Cybercrime Wave Hits Telus, Travel Rewards, and Tech Giants

What Happened

In a recent wave of cyberattacks, several major companies have fallen victim to data breaches and hacking incidents. Telus Digital, a Canadian business process outsourcing giant, has confirmed a security incident after threat actors claimed to have stolen nearly 1 petabyte of data from the company. The breach, carried out by threat actors known as ShinyHunters, exposed a wide range of customer data related to Telus' BPO operations, as well as call records for Telus' consumer telecommunications division.

Meanwhile, researchers have discovered a thriving underground market for travel rewards, with hackers stealing loyalty points and selling them on the black market. The monetization model is straightforward, with hackers gaining control over loyalty accounts, usually through malware or phishing attacks, and then converting the points into flights and hotel stays.

Why It Matters

These breaches and attacks highlight the vulnerabilities in data security and loyalty programs, which can have significant financial and reputational consequences for companies.
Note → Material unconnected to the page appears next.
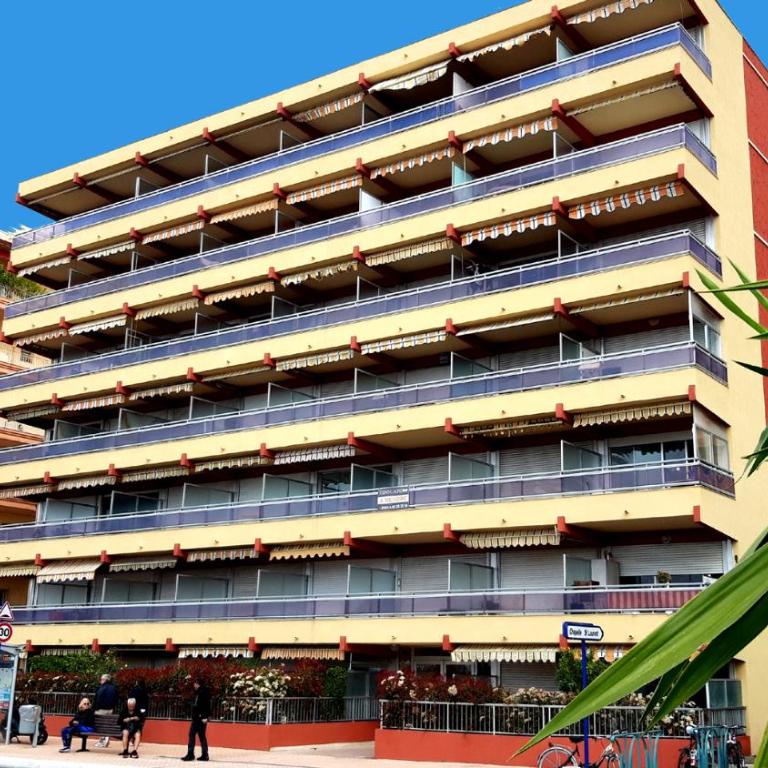 Studio vue mer, balcon face port de Garavan, plage et gare à pied - Standard Studio - 12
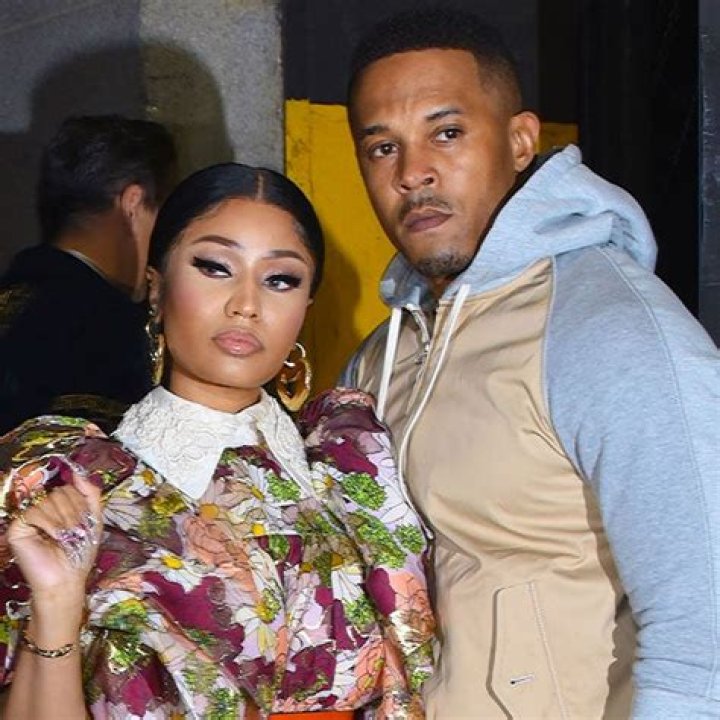Nicki Minaj confirms relationship with Eminem in Instagram post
The Telus Digital breach, in particular, is concerning given the company's role as a BPO provider, handling sensitive customer data for multiple companies.

"The breach of Telus Digital is a wake-up call for companies to review their security measures and ensure that they are doing enough to protect their customers' data," said a cybersecurity expert.

What Experts Say

"It's not surprising to see hackers targeting loyalty programs, as they offer a lucrative opportunity for financial gain," said a researcher who has studied the underground market for travel rewards. "Companies need to be more proactive in protecting their customers' loyalty points and monitoring for suspicious activity."

Key Numbers

• 1 petabyte: The amount of data stolen from Telus Digital
• $1-$3 billion: The estimated annual cost of loyalty fraud
• 88: The number of malicious packages discovered in the PhantomRaven supply-chain campaign
• 126+: The number of packages affected in the first wave of the PhantomRaven campaign

Key Facts

• Who: Telus Digital, ShinyHunters, PhantomRaven
• What: Data breach, hacking incident, supply-chain attack
• When: February 2026 (PhantomRaven), March 2026 (Telus Digital breach)
• Where: Canada (Telus Digital), global (PhantomRaven)
• Impact: Exposure of sensitive customer data, financial loss

What Comes Next

As companies continue to grapple with the fallout from these breaches and attacks, it's clear that cybersecurity needs to be a top priority. "Companies need to be more proactive in protecting their customers' data and monitoring for suspicious activity," said a cybersecurity expert. "This includes implementing robust security measures, such as multi-factor authentication and encryption, and regularly reviewing their security protocols to ensure they are up-to-date."